Affirmations

So. After last night’s TAWG, I was already more or less sure of what I am called to do. Like Gideon, I asked for yet another sign of affirmation. And as always, God answered.

Went down to church earlier for the charismatic ministry’s core team meeting. The usual, etc. Then, after the meeting, one of the leaders, Auntie Serina, told me that she, Uncle Andrew and a few others have been praying for me almost every day regarding my vocational calling. Now, I don’t recall whether or not I have mentioned my call to full time ministry to them or not… But the way Auntie Serina phrased the word ‘vocation’ gave me a start.

And she kind of smiled knowingly. Then she went on saying that I should pray further to see what God has planned with regards to vocational and religious order. Or something to that effect. I couldn’t really remember all the other details because I was a bit too stunned out of my wits.

I’m still not ready yet though. I know I have still a long way to go. I have told God during my TAWG that I’m not ready yet. But I guess, the key thing is to let go and let God. I know I’m not ready. But God is! And I know I can’t do a lot of things. But that’s the whole point! I can’t. God can!

Published in: on August 4, 2009 at 11:26pm  Comments (1)  

Harvest Time

So anyway, lately I’ve been thinking and praying hard about ministry. When I was attending TCC, I felt stirrings of God’s call into full time ministry. I resisted. Well, not exactly. I knew I wanted to do something that involves shepherding God’s people but I wasn’t ready then.

Loads of things were going on in my life. Too much distraction and disruption. I wouldn’t say I was a model christian. I’m still not one. But I’ve come to realise it’s not how good a christian we are but rather, it’s how we let God take control.
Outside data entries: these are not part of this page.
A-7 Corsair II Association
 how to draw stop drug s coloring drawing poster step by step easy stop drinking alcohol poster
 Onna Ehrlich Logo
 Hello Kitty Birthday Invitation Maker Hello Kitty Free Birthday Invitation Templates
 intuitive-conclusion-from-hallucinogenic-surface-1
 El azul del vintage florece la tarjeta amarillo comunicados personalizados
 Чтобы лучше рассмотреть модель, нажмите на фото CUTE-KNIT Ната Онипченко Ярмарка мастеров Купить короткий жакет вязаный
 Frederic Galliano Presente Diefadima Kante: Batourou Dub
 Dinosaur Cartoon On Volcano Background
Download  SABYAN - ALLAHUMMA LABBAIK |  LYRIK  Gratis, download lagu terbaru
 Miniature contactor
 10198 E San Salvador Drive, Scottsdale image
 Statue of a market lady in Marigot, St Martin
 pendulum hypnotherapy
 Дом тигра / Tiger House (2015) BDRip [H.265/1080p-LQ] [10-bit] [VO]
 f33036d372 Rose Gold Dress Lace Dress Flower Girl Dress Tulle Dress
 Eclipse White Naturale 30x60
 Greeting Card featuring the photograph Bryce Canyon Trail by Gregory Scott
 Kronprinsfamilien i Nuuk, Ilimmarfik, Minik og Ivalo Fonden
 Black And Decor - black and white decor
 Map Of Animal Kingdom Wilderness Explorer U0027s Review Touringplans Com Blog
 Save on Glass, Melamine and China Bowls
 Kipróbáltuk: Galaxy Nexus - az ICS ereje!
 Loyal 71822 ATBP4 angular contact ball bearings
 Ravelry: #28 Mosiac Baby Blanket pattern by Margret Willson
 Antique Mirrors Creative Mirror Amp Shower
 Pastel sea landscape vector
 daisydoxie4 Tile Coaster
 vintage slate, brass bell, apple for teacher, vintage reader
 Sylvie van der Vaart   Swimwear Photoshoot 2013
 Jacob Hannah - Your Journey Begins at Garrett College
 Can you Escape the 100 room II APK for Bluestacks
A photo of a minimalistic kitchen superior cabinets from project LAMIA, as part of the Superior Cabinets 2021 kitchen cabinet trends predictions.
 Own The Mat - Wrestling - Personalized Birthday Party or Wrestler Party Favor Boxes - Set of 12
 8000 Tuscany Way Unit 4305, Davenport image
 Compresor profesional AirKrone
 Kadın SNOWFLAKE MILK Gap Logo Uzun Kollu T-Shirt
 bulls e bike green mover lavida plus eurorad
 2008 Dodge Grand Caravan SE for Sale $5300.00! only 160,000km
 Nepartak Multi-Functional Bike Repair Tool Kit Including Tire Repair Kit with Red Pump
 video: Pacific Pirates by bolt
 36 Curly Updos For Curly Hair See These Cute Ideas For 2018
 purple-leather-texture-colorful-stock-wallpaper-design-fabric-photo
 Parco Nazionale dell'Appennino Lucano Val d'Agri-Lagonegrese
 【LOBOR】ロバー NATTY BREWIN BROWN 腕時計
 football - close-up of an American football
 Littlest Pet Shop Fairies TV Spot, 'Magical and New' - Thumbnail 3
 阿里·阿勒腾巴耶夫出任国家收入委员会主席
Anyway, I left church. I wouldn’t say I back slided then. I was still in love with God. I love Him and all that but I just didn’t like the idea of coming to church. And then, shit happened. And so I was away from God’s people. A few months ago, my mum reintroduced me to my catholic faith. (There’s a story here. A very long story. Will probably write that down next time.)

God works in strange ways. The only reason why I agreed to attend my mother’s church was because of the thrift shop that was opened every 2 weeks. I would visit the shop to buy second hand books. And since I read a lot, I bought a lot! Moreover, at that time, I was out of a job. The next best thing I could do was sign up and become a financial consultant. My mum didn’t like me being a financial consultant as pay is commission based and there wasn’t stability. (And that’s according to her and not to the industry as a whole…) So to make her happy, I would accompany her and my dad to church every sunday.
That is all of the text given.